Membrane lipid composition affects plant heat sensing and modulates Ca2+-dependent heat shock response

Younousse Saidi 1,, Maria Peter 2, Andrija Finka 1, Cyril Cicekli 1, Laszlo Vigh 2, Pierre Goloubinoff 1,
PMCID: PMC3115095  PMID: 21139423

Abstract

Understanding how plants sense and respond to heat stress is central to improve crop tolerance and productivity. Recent findings in Physcomitrella patens demonstrated that the controlled passage of calcium ions across the plasma membrane regulates the heat shock response (HSR). To investigate the effect of membrane lipid composition on the plant HSR, we acclimated P. patens to a slightly elevated yet physiological growth temperature and analysed the signature of calcium influx under a mild heat shock. Compared to tissues grown at 22°C, tissues grown at 32°C had significantly higher overall membrane lipid saturation level and, when submitted to a short heat shock at 35°C, displayed a noticeably reduced calcium influx and a consequent reduced heat shock gene expression. These results show that temperature differences, rather than the absolute temperature, determine the extent of the plant HSR and indicate that membrane lipid composition regulates the calcium-dependent heat-signaling pathway.
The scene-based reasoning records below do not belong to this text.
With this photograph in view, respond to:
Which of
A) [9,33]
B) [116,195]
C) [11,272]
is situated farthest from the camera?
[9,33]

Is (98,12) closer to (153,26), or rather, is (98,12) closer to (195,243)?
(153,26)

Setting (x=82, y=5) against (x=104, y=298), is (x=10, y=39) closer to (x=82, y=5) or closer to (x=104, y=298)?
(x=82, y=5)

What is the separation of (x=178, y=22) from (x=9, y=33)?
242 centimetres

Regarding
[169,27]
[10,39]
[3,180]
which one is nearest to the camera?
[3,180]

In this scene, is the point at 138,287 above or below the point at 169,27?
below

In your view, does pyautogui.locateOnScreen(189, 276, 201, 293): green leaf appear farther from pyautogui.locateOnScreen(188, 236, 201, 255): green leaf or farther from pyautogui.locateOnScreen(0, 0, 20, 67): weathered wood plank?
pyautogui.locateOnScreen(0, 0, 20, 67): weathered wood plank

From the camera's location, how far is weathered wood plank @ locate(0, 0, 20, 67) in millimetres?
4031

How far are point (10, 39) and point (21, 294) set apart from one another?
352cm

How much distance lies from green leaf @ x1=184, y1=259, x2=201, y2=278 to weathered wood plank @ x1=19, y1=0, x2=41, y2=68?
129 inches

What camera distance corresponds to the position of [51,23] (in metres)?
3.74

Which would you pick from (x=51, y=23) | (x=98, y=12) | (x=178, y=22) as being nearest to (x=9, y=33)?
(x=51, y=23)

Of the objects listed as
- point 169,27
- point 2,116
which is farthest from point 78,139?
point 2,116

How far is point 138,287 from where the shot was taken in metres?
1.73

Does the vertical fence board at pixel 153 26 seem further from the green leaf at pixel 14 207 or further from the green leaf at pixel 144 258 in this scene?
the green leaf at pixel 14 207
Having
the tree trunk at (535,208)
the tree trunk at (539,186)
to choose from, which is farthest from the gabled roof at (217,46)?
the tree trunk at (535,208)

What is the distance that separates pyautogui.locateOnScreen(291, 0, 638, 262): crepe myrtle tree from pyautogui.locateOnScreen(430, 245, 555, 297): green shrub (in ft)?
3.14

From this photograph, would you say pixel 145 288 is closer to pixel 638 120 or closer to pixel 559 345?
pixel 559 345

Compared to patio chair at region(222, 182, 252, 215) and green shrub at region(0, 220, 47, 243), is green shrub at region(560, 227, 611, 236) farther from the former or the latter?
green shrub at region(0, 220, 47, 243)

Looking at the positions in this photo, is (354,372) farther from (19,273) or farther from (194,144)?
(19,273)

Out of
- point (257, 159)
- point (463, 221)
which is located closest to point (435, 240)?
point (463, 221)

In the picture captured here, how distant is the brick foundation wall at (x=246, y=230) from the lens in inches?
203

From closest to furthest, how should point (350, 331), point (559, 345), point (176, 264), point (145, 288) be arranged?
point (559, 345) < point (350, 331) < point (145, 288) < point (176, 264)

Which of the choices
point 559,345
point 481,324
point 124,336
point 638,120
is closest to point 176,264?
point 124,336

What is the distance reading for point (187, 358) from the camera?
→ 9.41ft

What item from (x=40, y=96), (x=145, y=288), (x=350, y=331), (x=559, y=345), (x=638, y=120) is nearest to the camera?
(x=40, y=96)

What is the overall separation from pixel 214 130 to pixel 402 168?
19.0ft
Key words: acclimation, calcium signaling, fatty acids, moss, Physcomitrella patens, stress response

In the context of the current global warming, an increase in the global temperature and in the frequency and severity of heat waves is expected to affect crops productivity and distribution.14 Land plants constantly encounter wide daily and seasonal thermal variations and the agricultural yields are tightly correlated to their effective tolerance to thermal stress.5,6 To face this environmental challenge and develop new strategies, it is crucial to fully understand the mechanisms by which mild variations in ambient temperature are accurately perceived, leading to a timely activation of the heat shock proteins (HSPs) and the establishment of an optimal thermotolerance. Temperature sensing in plants and other organisms has been the subject of numerous studies.57 For many years, the activation of HSPs following a sharp temperature increase was thought to be regulated by denatured cytosolic proteins, that upon sequestering Hsp70 and Hsp90, would derepress heat shock transcription factors (HSFs), thereby inducing the upregulation of heat shock genes.810 Yet, the overexpression of HSPs, so called the heat shock response (HSR), can be activated under mild physiological conditions that are unlikely to cause any protein denaturation in the cell.1113 Although multiple HSR triggering mechanisms may co-exist,6,1416 recent evidences in bacteria, algae, plants and mammalian cells point at the plasma membrane as being the most sensitive, earliest upstream responder to a mild temperature elevation.1720

Cellular membranes are extremely sensitive to diverse environmental stimuli.21 The existence of membrane-associated thermosensors was repeatedly suggested but the exact nature of sensor components is still unknown. We recently showed that specific calcium channels in the moss P. patens plasma membrane regulate the heat signaling pathway. These channels regulate the onset of the acquired thermotolerance in the plant by controlling the intensity of the HSR via a preceding Ca2+ influx.20 Here, we report the effect of modulation of membrane lipid composition on the moss plant heat-induced calcium signature and HSR.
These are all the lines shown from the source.